--- RECORD EXCERPTS ---

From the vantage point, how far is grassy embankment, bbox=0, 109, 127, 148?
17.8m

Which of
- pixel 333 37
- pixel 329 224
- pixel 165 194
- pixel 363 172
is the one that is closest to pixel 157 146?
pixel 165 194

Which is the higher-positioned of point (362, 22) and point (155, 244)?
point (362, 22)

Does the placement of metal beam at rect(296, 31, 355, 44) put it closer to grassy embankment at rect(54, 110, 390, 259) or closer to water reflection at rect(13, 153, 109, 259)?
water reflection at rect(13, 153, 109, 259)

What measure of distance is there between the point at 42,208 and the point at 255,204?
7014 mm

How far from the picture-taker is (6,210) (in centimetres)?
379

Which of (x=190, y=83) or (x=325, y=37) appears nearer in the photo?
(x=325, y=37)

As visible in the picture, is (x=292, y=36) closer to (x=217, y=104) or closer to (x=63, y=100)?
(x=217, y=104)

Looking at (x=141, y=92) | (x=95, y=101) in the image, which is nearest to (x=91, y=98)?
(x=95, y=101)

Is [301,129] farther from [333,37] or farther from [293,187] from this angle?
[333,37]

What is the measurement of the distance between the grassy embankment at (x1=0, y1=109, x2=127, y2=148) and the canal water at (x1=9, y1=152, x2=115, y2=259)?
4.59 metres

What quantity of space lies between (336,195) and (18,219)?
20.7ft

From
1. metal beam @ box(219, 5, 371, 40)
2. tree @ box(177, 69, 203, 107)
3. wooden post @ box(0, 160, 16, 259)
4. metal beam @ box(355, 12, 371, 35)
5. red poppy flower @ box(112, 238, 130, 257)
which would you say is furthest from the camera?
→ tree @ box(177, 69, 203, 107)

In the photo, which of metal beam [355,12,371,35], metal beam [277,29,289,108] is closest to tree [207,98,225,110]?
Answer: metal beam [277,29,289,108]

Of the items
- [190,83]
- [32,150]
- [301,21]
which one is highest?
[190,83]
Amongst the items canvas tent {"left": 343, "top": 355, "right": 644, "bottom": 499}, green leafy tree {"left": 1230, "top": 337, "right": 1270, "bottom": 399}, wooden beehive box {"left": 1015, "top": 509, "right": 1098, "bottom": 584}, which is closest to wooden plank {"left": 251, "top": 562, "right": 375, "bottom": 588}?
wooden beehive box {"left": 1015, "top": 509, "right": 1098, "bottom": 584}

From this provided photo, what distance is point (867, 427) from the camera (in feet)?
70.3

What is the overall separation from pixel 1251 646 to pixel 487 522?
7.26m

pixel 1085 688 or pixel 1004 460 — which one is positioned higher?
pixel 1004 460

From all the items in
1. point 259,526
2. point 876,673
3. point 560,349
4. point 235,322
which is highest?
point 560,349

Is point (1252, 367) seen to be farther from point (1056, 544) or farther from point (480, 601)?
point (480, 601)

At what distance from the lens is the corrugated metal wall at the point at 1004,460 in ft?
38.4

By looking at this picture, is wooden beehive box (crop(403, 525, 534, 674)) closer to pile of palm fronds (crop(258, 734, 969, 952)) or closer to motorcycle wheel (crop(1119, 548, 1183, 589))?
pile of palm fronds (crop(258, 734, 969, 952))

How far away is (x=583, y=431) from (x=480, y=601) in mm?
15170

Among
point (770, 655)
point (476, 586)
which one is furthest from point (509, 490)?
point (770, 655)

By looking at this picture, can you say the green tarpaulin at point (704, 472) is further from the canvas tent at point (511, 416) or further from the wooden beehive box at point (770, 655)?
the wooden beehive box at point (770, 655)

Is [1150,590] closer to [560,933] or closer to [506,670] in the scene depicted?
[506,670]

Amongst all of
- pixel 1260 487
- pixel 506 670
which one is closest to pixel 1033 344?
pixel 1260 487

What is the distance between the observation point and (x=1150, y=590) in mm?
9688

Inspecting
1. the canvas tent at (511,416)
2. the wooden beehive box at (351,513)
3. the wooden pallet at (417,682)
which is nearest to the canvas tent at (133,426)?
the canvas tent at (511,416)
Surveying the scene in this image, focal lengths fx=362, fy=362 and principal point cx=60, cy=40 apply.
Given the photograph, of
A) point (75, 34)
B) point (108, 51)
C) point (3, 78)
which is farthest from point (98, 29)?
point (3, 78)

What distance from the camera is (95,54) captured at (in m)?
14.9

---

Rewrite every item above, changing "grassy embankment" to "grassy bank" wherever it occurs and leaving everything else as it is.

§ **EXPECTED ANSWER**:
From the vantage point, how far is grassy bank, bbox=0, 109, 127, 148?
17.8m

Which of
- pixel 333 37
- pixel 329 224
- pixel 165 194
- pixel 363 172
is the one that is closest to pixel 157 146?
pixel 165 194

Which is the higher-positioned of point (362, 22) and point (155, 244)?
point (362, 22)

Does the placement of metal beam at rect(296, 31, 355, 44) put it closer to grassy bank at rect(54, 110, 390, 259) or closer to water reflection at rect(13, 153, 109, 259)?
water reflection at rect(13, 153, 109, 259)

What measure of distance is there between the point at 42,208 and the point at 255,204?
7014 mm

How far from the picture-taker is (6,210) (in centimetres)?
379

Which of (x=190, y=83) or (x=325, y=37) appears nearer in the photo?
(x=325, y=37)

As visible in the picture, is (x=292, y=36) closer to (x=217, y=104) or closer to (x=63, y=100)?
(x=217, y=104)

Looking at (x=141, y=92) | (x=95, y=101) in the image, which is nearest to (x=91, y=98)?
(x=95, y=101)

Is [301,129] farther from [333,37] or farther from [293,187] from this angle?
[333,37]

What is the measurement of the distance between the grassy bank at (x1=0, y1=109, x2=127, y2=148) and the canal water at (x1=9, y1=152, x2=115, y2=259)?
4.59 metres

What quantity of space lies between (336,195) and (18,219)?
20.7ft

From
1. metal beam @ box(219, 5, 371, 40)
2. tree @ box(177, 69, 203, 107)
3. wooden post @ box(0, 160, 16, 259)
4. metal beam @ box(355, 12, 371, 35)
5. red poppy flower @ box(112, 238, 130, 257)
which would you say is furthest from the camera?
→ tree @ box(177, 69, 203, 107)

In the photo, which of metal beam [355,12,371,35], metal beam [277,29,289,108] is closest to tree [207,98,225,110]?
Answer: metal beam [277,29,289,108]

Of the items
- [190,83]
- [32,150]
- [301,21]
which one is highest?
[190,83]
Amongst the items canvas tent {"left": 343, "top": 355, "right": 644, "bottom": 499}, green leafy tree {"left": 1230, "top": 337, "right": 1270, "bottom": 399}, wooden beehive box {"left": 1015, "top": 509, "right": 1098, "bottom": 584}, which is closest to wooden plank {"left": 251, "top": 562, "right": 375, "bottom": 588}?
wooden beehive box {"left": 1015, "top": 509, "right": 1098, "bottom": 584}

From this provided photo, what distance is point (867, 427) from the camera (in feet)?
70.3

What is the overall separation from pixel 1251 646 to pixel 487 522?
7.26m

pixel 1085 688 or pixel 1004 460 — which one is positioned higher?
pixel 1004 460

From all the items in
1. point 259,526
2. point 876,673
3. point 560,349
4. point 235,322
which is highest?
point 560,349

Is point (1252, 367) seen to be farther from point (1056, 544) or farther from point (480, 601)?
point (480, 601)

At what distance from the lens is the corrugated metal wall at the point at 1004,460 in ft?
38.4

By looking at this picture, is wooden beehive box (crop(403, 525, 534, 674)) closer to pile of palm fronds (crop(258, 734, 969, 952)) or closer to motorcycle wheel (crop(1119, 548, 1183, 589))?
pile of palm fronds (crop(258, 734, 969, 952))

How far away is (x=583, y=431) from (x=480, y=601) in mm?
15170

Among
point (770, 655)
point (476, 586)
which one is furthest from point (509, 490)?
point (770, 655)

By looking at this picture, can you say the green tarpaulin at point (704, 472) is further from the canvas tent at point (511, 416) or further from the wooden beehive box at point (770, 655)?
the wooden beehive box at point (770, 655)

Is [1150,590] closer to [560,933] or closer to [506,670] in the scene depicted?
[506,670]

Amongst all of
- pixel 1260 487
- pixel 506 670
which one is closest to pixel 1033 344?
pixel 1260 487

What is the distance between the observation point and (x=1150, y=590) in mm?
9688

Inspecting
1. the canvas tent at (511,416)
2. the wooden beehive box at (351,513)
3. the wooden pallet at (417,682)
which is nearest to the canvas tent at (133,426)?
the canvas tent at (511,416)
Surveying the scene in this image, focal lengths fx=362, fy=362 and principal point cx=60, cy=40 apply.
Given the photograph, of
A) point (75, 34)
B) point (108, 51)
C) point (3, 78)
which is farthest from point (98, 29)?
point (3, 78)

What distance from the camera is (95,54) captured at (in m)?
14.9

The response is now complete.